EXTRAIT PRÉSENTÉ –
○ ○ ○ ○ ○

III. Les décisions des juridictions inférieures
A. La Cour du Québec, 2008 QCCQ 11373 (CanLII)
[19] Le juge Garneau a ordonné l'arrêt des procédures intentées contre les deux appelants en se fondant sur trois actes répréhensibles commis par des représentants de l'État : (1) les menaces adressées par M e Tremblay aux appelants selon lesquelles ils répondraient à d'autres accusations s'ils n'avouaient pas leur culpabilité; (2) la collusion entre les policiers Brière et Sénéchal en vue d'induire le tribunal en erreur; (3) le comportement inapproprié dont a fait preuve M e Kovacevich en se faisant remettre par le centre de détention le dossier médical de M. Piccirilli, et ce, sans avoir d'abord obtenu le consentement de ce dernier.
[20] Tout d'abord, en ce qui concerne le comportement menaçant de M e Tremblay, le juge du procès a dit que ses menaces étaient « inacceptables, intolérables, injustifiables, illégales et surtout antidémocratiques » (par. 59). Il a aussi reproché au bureau du substitut du procureur général de n'avoir pris aucune mesure pour réagir à la conduite de M e Tremblay, faisant remarquer que « rien, absolument rien n'a[vait] été fait par le Procureur général pour remédier ou même tenter de remédier à la situation » (par. 66). Au contraire, le ministère public « s'est cambré dans ses positions » (par. 66). Le juge du procès a conclu que les menaces avaient terni la réputation du système judiciaire et porté atteinte à l'équité du procès des accusés. Selon lui, il aurait été « choquant et outrageant » (par. 78) de laisser le procès suivre son cours malgré ces menaces. Enfin, il a estimé que la conduite répréhensible de M e Tremblay était suffisamment grave en soi pour justifier l'arrêt des procédures.

○ ○ ○ ○ ○

LIGNES FOURNIES –

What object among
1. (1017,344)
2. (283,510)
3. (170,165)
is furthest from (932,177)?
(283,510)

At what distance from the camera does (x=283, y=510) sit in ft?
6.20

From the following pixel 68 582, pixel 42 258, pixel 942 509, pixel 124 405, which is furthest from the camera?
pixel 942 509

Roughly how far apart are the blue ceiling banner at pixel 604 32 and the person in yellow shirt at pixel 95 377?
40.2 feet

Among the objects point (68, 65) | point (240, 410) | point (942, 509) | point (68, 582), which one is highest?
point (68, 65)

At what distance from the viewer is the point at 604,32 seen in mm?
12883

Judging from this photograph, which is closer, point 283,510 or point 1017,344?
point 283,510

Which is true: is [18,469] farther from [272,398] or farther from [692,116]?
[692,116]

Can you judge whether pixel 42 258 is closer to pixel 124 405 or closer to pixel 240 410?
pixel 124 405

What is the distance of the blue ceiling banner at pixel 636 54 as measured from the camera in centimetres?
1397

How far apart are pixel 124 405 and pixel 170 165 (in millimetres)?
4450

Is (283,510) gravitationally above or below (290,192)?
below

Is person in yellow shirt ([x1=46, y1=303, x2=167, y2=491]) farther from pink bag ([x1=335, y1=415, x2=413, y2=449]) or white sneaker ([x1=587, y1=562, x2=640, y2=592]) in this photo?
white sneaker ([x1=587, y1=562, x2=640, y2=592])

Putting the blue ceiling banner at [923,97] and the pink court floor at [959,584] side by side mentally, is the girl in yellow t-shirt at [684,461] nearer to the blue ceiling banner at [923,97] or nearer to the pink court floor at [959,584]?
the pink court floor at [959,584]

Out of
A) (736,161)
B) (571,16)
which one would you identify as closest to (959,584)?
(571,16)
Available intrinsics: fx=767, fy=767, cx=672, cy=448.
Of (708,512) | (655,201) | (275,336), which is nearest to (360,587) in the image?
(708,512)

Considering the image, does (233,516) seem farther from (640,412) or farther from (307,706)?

○ ○ ○ ○ ○

Recopiez le passage de l'extrait sur l'arrêt des procédures en commençant aux mots « [19] Le juge » et en vous arrêtant après « de ce dernier. ».

[19] Le juge Garneau a ordonné l'arrêt des procédures intentées contre les deux appelants en se fondant sur trois actes répréhensibles commis par des représentants de l'État : (1) les menaces adressées par M e Tremblay aux appelants selon lesquelles ils répondraient à d'autres accusations s'ils n'avouaient pas leur culpabilité; (2) la collusion entre les policiers Brière et Sénéchal en vue d'induire le tribunal en erreur; (3) le comportement inapproprié dont a fait preuve M e Kovacevich en se faisant remettre par le centre de détention le dossier médical de M. Piccirilli, et ce, sans avoir d'abord obtenu le consentement de ce dernier.